• TEXT BLOCK:

Tyler PItlick celebrates Minnesota's 3rd goal. Photo by Craig Cotner

Gophers Top Spartans 3-1

Tyler Pitlick celebrates Minnesota’s 3rd goal.
Photo by Craig Cotner

Minneapolis, MN – Behind another solid effort from Eric Schierhorn and goals by Ryan Lindgren, Brent Gates and Rem Pitlick, the Gophers (6-3-0 Overall, 2-1-0 B1G) beat the Michigan State Spartans (4-3-0, 0-1-0) to improve their winning streak to three games and move atop the B1G Standings early in the season.

Unlike the previous few games where the Gophers came out of the gates sluggish and sloppy, Minnesota had jump from the opening puck drop Friday night.  The Gophers were able capitalize on their early possession advantage to get on the scoreboard quickly in the first.  Jack Sadek threaded a pass from the right point to a streaking Ryan Lindgren, who took the pass at the back door and tipped it past MSU goalie John Lethemon to give the Gophers a 1-0 lead just 3:22 into game period.

“It was a really good play by Jack Sadek to get me the puck,” said Lindgren, whose goal was the first of the season for the sophomore defenseman.  “It was just exciting to be in the right spot there, and when [Sadek] makes a pass like that you just have to tap it in.”  Continued Lindgren, “it was good to get a start like that.”

The Maroon and Gold controlled most of the rest of the period, keeping shots to the outside and trusting Schierhorn to make the big saves when they needed him.  Minnesota had a few more good chances throughout the first, but settled for a 1-0 lead at the end of the period.  Shots were 8-7 in favor of MSU in the frame, with shot attempts an even 16-16.

The second period saw quite a few scoring chances, but solid goaltending from both teams kept the score at a slim 1-0 Gopher lead throughout most of the middle 20.  Schierhorn was called upon often, deflecting quality chance after quality chance from MSU.  Michigan State’s Lethemon was equally impressive, stopping several Casey Mittelstadt chances and a Gopher breakaway.

Lindgren had high praise for Schierhorn, calling him “unbelievable throughout the whole year.”

“He’s been big for us,” Lindgren continued, “[the team in front of him] has had some not-so-great nights, and he’s been back there just rock solid.”

• PROVIDED RECORDS:
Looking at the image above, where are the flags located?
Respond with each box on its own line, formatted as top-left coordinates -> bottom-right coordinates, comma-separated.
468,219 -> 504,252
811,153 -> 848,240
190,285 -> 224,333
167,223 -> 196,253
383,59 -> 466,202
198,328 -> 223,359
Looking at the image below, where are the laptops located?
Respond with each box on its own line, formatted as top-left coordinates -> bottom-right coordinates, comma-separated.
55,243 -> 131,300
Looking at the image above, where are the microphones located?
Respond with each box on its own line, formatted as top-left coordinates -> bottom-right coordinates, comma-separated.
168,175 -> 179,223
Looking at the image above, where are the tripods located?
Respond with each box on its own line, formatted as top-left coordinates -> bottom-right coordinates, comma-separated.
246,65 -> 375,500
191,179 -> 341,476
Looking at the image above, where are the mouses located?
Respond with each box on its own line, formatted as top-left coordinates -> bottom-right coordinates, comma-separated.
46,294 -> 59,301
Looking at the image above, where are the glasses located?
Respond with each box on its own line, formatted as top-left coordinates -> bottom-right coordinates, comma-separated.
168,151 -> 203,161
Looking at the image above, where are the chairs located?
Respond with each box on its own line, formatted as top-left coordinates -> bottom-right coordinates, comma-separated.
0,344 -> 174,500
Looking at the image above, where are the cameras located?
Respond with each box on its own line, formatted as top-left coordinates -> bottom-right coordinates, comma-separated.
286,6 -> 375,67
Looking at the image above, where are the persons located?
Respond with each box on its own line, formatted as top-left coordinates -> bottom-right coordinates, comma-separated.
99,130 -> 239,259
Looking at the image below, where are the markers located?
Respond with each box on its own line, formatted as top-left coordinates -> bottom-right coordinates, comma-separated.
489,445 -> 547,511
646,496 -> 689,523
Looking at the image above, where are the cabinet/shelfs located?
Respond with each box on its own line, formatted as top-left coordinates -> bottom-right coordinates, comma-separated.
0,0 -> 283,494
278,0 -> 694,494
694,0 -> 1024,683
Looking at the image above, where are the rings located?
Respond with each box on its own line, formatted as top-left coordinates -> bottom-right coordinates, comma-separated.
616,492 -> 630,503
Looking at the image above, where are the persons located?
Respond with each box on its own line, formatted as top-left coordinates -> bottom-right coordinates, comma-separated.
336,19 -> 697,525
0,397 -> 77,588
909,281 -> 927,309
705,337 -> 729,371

• WHAT THE TASK ASKS: Pick up the Gophers–Spartans game story after its last sentence and keep it going.

• EXERCISE RESULT:
Minnesota earned its first powerplay of the game with 2:13 left in the second, when MSU’s Sam Saliba went to the box for a hook.  The Gopher powerplay was ticking at under 10% prior to last weekend’s 3-for-10 performance against Clarkson, but the PP was able to connect here, as Brent Gates tipped a Leon Bristedt shot from the right circle past Lethemon to give Minnesota a 2-0 lead with just 50 seconds left in the second.  Ryan Zuhlsdorf picked up the second assist on the play.

“[The powerplay] started off not too hot [this year],” said Gates.  “We had all the pieces, it was just seeing how each other plays and kinda getting some chemistry.”

Eric Schierhorn was called upon once again to make a big save as the clock wound down, and he was again up to the task, keeping the Spartans off the board and preserving the Gophers’ two-goal lead.  The shots on goal were all tied up after two periods at 20 shots each.

MSU received a very early powerplay to start the third (just 13 seconds into the period), and the Spartans would capitalize moments after the the Gophers killed the penalty.  Sam Saliba scored the Spartan goal at 2:18 off a scrum in front of the net to draw within one at 2-1.

43 seconds after the Saliba goal, Michigan State earned another powerplay chance as Ryan Zuhlsdorf went off for cross-checking at 3:01, but a good Gopher penalty kill nullified MSU’s chance to even up the game.

Minnesota got its two-goal lead back at 5:50 of the third, as Casey Mittelstadt stole the puck from an MSU defender and fed Rem Pitlick in the slot for his fourth goal of the season.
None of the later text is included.